I asked Fr. Robert Barron to write a book on Eucharist, and when he sent me the manuscript I saw that the first two chapters were about a Danish movie called Babette’s Feast (1987). I got on the phone. “Bob, are you nuts? Nobody wants to buy a book called Eucharist and then read about a foreign movie that knocked your socks off but will never appear at a theater near them!”
“It’s on cassette now,” he told me. “Rent it. Please.”
Those chapters are still there. My socks are somewhere in the corner of Cinema Leach.
Babette’s Feast is about a mysterious woman who comes to an isolated village and becomes a housekeeper for two never-married sisters.

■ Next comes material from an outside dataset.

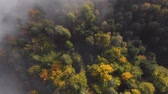 Aerial view of the beautiful, colorful forest, in Slovenia Stock mozgókép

Seventeen years later she wins the lottery. Before she leaves the village, she prepares a lavish dinner for the two sisters and all the people in their small church, who so often could not get along with each other. As you watch, you feel the tomatoes being sliced, smell the roast beef in the oven, and taste the vintage wine. You are a guest at the table. At the end of the meal another guest speaks:
In our human foolishness and short-sightedness we imagine that grace is finite…. But the moment comes when our eyes are opened, and we come to realize that grace is infinite. Grace, my friends, demands nothing of us but that we shall await it with confidence and acknowledge it in gratitude… Grace takes us all to its bosom and declares amnesty.
That little miracle is near the end of the movie. Bigger miracles (that will blow your socks off) come one after another.
Bob Barron knew. Babette’s Feast is a beautiful movie, one about eucharist.